いやな音、いやな感触、それしかわからない。
目の前で、横幅のある男が、にんまり嗤っていた。
「償え! 働け! 役に立て!」
「……っ、」
「おめえは黙って言うこと聞いてればいいんだ!」
ポタリ、ポタリ。
コンクリートの床が濁っていく。
赤い、インク……?
あ。
ちげぇな。

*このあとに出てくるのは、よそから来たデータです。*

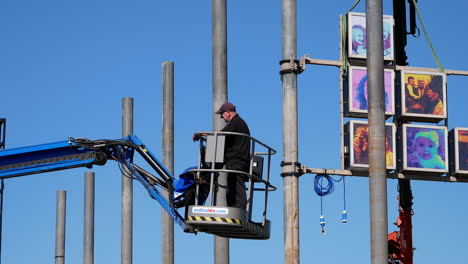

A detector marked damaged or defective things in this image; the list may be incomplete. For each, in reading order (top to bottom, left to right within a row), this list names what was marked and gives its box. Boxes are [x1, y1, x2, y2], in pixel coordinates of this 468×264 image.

俺の、血だ。
どっから出てんだろ。わっかんね。
そこら中、穴があいてるみたいだ。
……まあ、どこでもいっか。
明日から夏休みだ。誰も気にしやしない。
そっか。夏休みって父役も知ってんのか。
だからいつも以上にブチ切れてんだ。
運悪く、契約切れたことと重なって。
そうかそうか。
だとしたら。
「親孝行しろよ! なあ! 能無しはそうやって生きてくしかねぇんだよ!!」
――ガリッガリ! ドンッッ!!
ちょっと、やばい、かも。
「聞いてっかぁ? 返事は!?」
「ごふっ……ぁ、ぅ、」
「あぁん? 聞こえねぇなぁ!?」
――シュッ……バシンッ! ベリッ!
俺、耐えきれっかなあ?
今日だけでこの血の量はさすがにきちい。